Hace dos semanas la barcaza Bridgeport, encalló a una milla del canal de acceso al Puerto de Jacksonville en Florida, transportando 12,000 toneladas del desperdicio industrial de la carbonera AES. Una cantidad similar de cenizas tóxicas fueron transportadas entre los meses de julio y agosto de 2017, a los vertederos de Peñuelas, durante los 18 operativos de movilización respaldados por la Policía de Puerto Rico.

La empresa AES se ha visto obligada a exportar las cenizas tóxicas, tras la aprobación el pasado año de la Ley 5-2020.

Yanina Moreno Febre, portavoz del Campamento contra cenizas en Peñuelas, aseguró que el cierre de la carbonera AES es impostergable.

“Esta situación pone en evidencia una vez más la urgencia de cerrar la planta de carbón, que lo que hace es generar desperdicios peligrosos y muy difícil de disponer. Esto no es un accidente, es una negligencia ambiental, porque AES es una compañía criminal que ha ocasionado muchísimo daño en nuestra isla, con la complicidad del gobierno, bajo distintas administraciones. La lucha no ha terminado”, dijo Moreno Febre.

“Lo que es malo para nuestra gente, es malo para todos. Insistimos en el cierre inmediato de la planta de carbón, para evitar la propagación dentro y fuera del país, de la contaminación y las enfermedades que producen las cenizas tóxicas. Además, el Departamento de Recursos Naturales y Ambientales debe monitorear las áreas donde se han depositado sobre 2 millones de toneladas de cenizas, y AES debe asumir su responsabilidad por el daño al ambiente y la salud de las personas. Es hora de que AES cese y desista de asesinar a nuestra gente, y se vaya de Puerto Rico”, añadió.

De igual forma, Alberto Colón Del Valle, líder comunitario de la comunidad Miramar en Guayama, aseguró que este incidente demuestra lo peligrosa que es la AES.

“Seguimos viendo el daño que sigue ocasionando AES. ¿Por qué están tan preocupados de que las cenizas caigan al mar desde la barcaza encallada? Porque saben que las cenizas son peligrosas y tóxicas. Allá trabajan para que no caigan al mar y contamine el fondo marino, y aquí nos las tiran en todos lados. Si allá hace daño, acá también.  Nosotros somos seres humanos igual que ellos”, comentó Colón.

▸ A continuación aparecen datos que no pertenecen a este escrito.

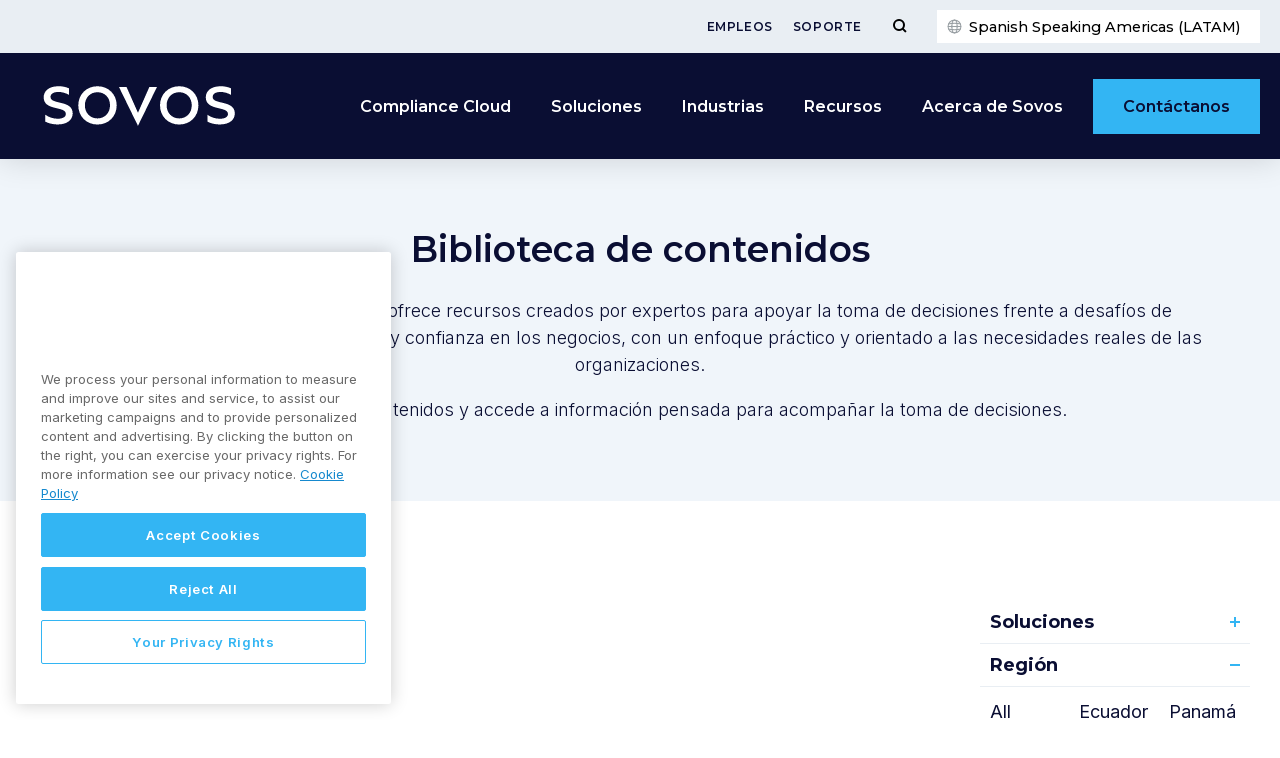

--- FILE ---
content_type: text/plain
request_url: https://c.6sc.co/?m=1
body_size: 3
content:
6suuid=4a1fd7177c202000bc8b7e695a03000012fc0800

“Veo a diario el efecto de la carbonera AES en mi comunidad. Las consecuencias de esa contaminación la vamos a sufrir por 10 o 15 años. Pero, queremos evitar que AES siga haciendo daño a otras personas. Esto lo podemos resolver con el cierre de la planta de carbón. Es la solución para nosotros y para todos”, aseguró.

Por último, Víctor Alvarado Guzmán, del Comité Diálogo Ambiental de Salinas, resaltó el hermético silencio que el gobernador Pierluisi mantiene sobre el tema de la carbonera.

“El gobernador se ha negado a reunirse con las comunidades afectadas por la carbonera AES. El pasado 8 de enero le entregamos una carta, solicitando la reunión, y ni siquiera ha contestado la misma. Esperamos que a Pierluisi no se le esté haciendo difícil desligarse de su pasada relación de cabildero de AES, y que sea por eso que no acepta reunirse con las personas afectadas por la carbonera. El gobierno le sigue fallando a las comunidades”, dijo Alvarado.